I welcome the comments made by the Society of Chartered Surveyors Ireland. I was struck by the terms used, namely, that the system is broken. In the presentation, the society stated the current crisis is a direct consequence of national strategy and that the over-reliance on the private sector to provide all housing is a significant problem. The Minister’s 2020 plan to deliver 100,000 housing units is based on 80% of these being delivered by the private sector. This needs to be flagged and is a problem the society has flagged itself.
The witnesses are flagging the fact that it will obviously be a problem and it is good to see it put down in documentation.
The witnesses talk about local authority investment in infrastructure. Could they expand on what they mean? What do local authorities need to do and what funding do they need to do it?
Mr. Michael Cleary:
In terms of local authorities and infrastructure, lands are zoned but not serviced in many instances. There are impediments to getting that servicing in place. It is about facilitating the delivery of infrastructure to allow it to happen. In respect of facilitating development, it is never one solution but rather a variety of them that is required. One solution that has been proposed by our members - this was used in the 1960 and early 1970s - would involve local authorities providing the infrastructure to individual sites and areas of sites, on a large scale, being licensed out to smaller builders who would build a certain section of housing units. Therefore, one has diversity in terms of supply and competition in terms of deliverability yet there is no over-reliance on one or two key large players. That was used to a certain extent in that period and worked quite well. I presume anyone in the room can provide examples of where it did not work well but in the majority of cases, it did work well. We see this as an area where local authorities could play a role in the provision of infrastructure.
Is everybody happy? Before we conclude, the witnesses mentioned the report next week. I would be very much obliged if they could forward it to the committee. The cost of housing and the component elements have been significant issues at previous meetings. One of our concerns is not just the cost now. The witnesses indicated that tenders and contract prices are going up yet previous speakers told this committee that if one was building on a bigger scale, there would be economies of scale in terms of materials. Coming from a relatively low construction base, we would not like to take it as given that prices should go up way ahead of the rate of inflation. That is why we are trying to find out what the labour component is - segregating the labour component from the material component. I understand development levies and VAT. We are looking at each section so that is what we are trying to get behind in terms of the witnesses' written response to the committee rather than taking it that construction inflation of 5% or anything like that is a given. It would be very worrying if that was the case. This is why we are trying to get a breakdown of the various components.
Ms Patricia Byron:
We recognised, as did this committee, that getting to the real facts and breaking things down to the real costs was what was missing. We are able to poll our members within quick timelines in respect of real costs.
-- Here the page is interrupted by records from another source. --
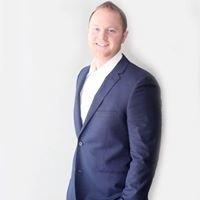 Guaranteed Rate - Caleb Buczek - Real Estate & Mortgages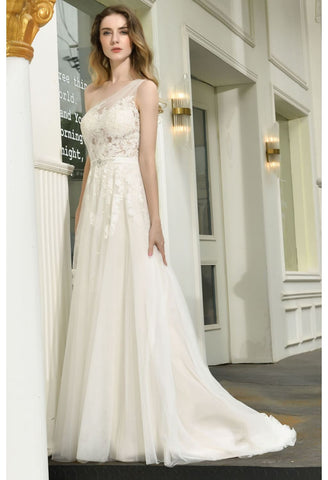 Image of Modern Bride Dresses Glamorous Embroidery Lace One Shoulder A-Line - 5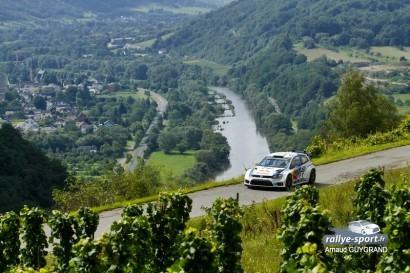 RALLYE WRC CHAMPIONNAT* 2013 -2014- - Page 42 ES2-Allemagne-410x273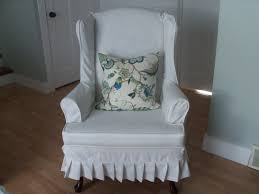 2 Piece Wing Chair Slipcover White Linen Wingback Chair Slipcover And Floral Pattern Cushions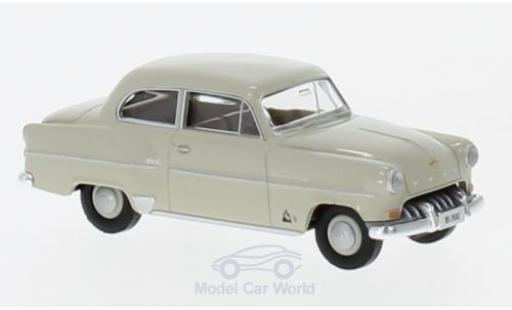 Opel Olympia 1/87 Brekina Rekord beige aus der Schweiz miniature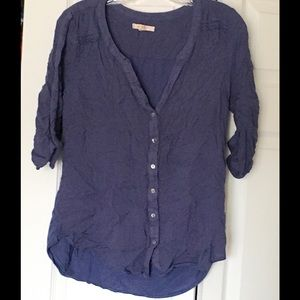 Skies Are Blue Tops - Skies Are Blue tunic Size Medium Never worn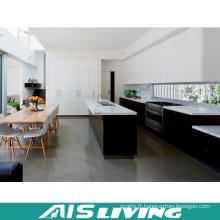 Armoire de cuisine en PVC de matériau de carcasse de panneau de particules (AIS-K975)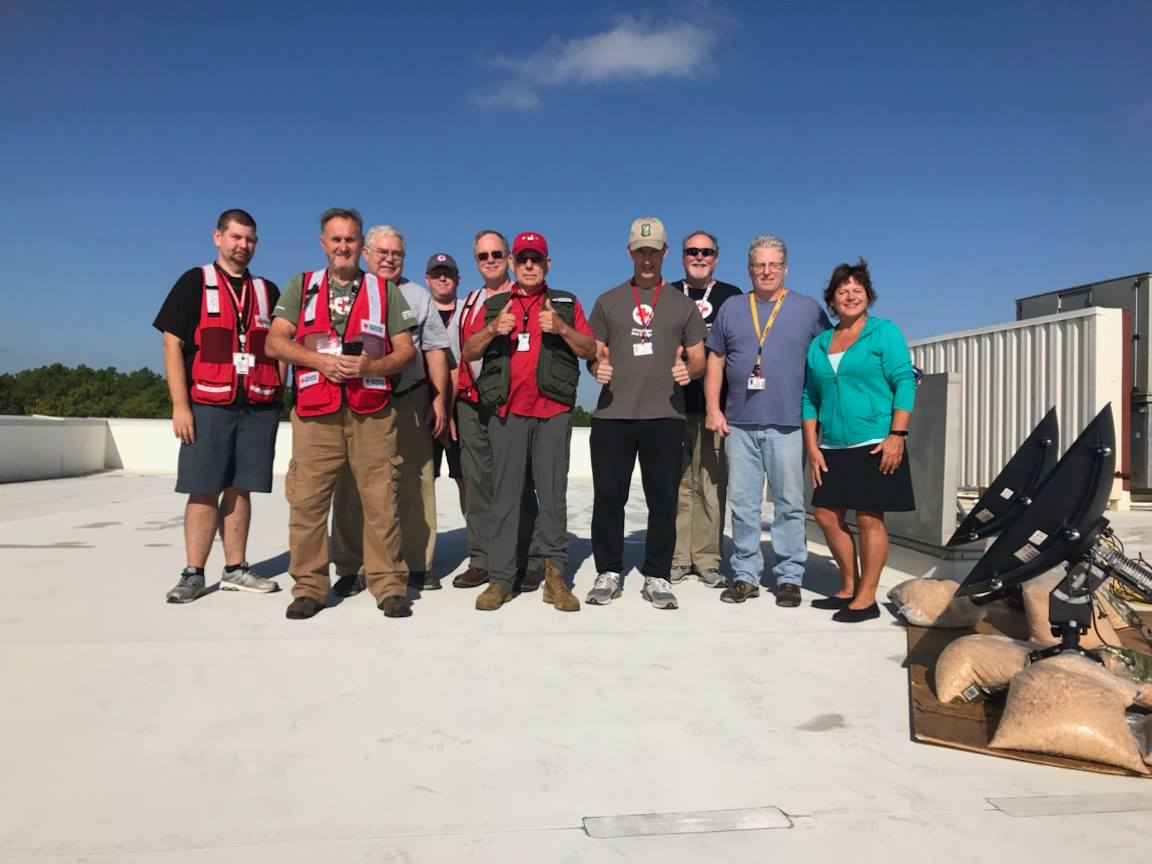American Red Cross Deployment to Wilmington, North Carolina DR 711-19 Hurricane Florence NC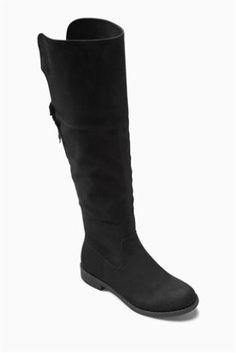 Black Over The Knee Boots (Older Girls)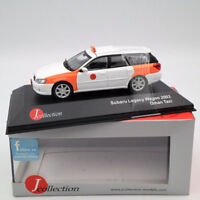 J Collection SUBARU Legacy Wagon Oman TAXI 2003 JC284 1/43 Toys Limited Edition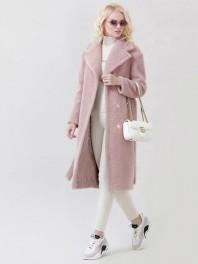 Женское демисезонное пальто 2670 ПМ ZZ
We will come back to the committee with the information but we are very happy to work with it on an ongoing basis because we survey our members on a regular basis. Where other reports take six months to a year, we do not have that time lag. We are an independent professional body that tells it like it is. As part of our strategic objective, we intend to continue influencing policy in an independent manner. If we can do anything on that front on an ongoing basis, we will do that for the committee.
I appreciate that, particularly in respect of Mr. Mahon's indication that the information he is sending us is from the 2016 project so it is up to date. We appreciate that. I thank Mr. Mahon, Ms Byron and Mr. Cleary for their attendance and their submission, which provoked a number of questions that were answered.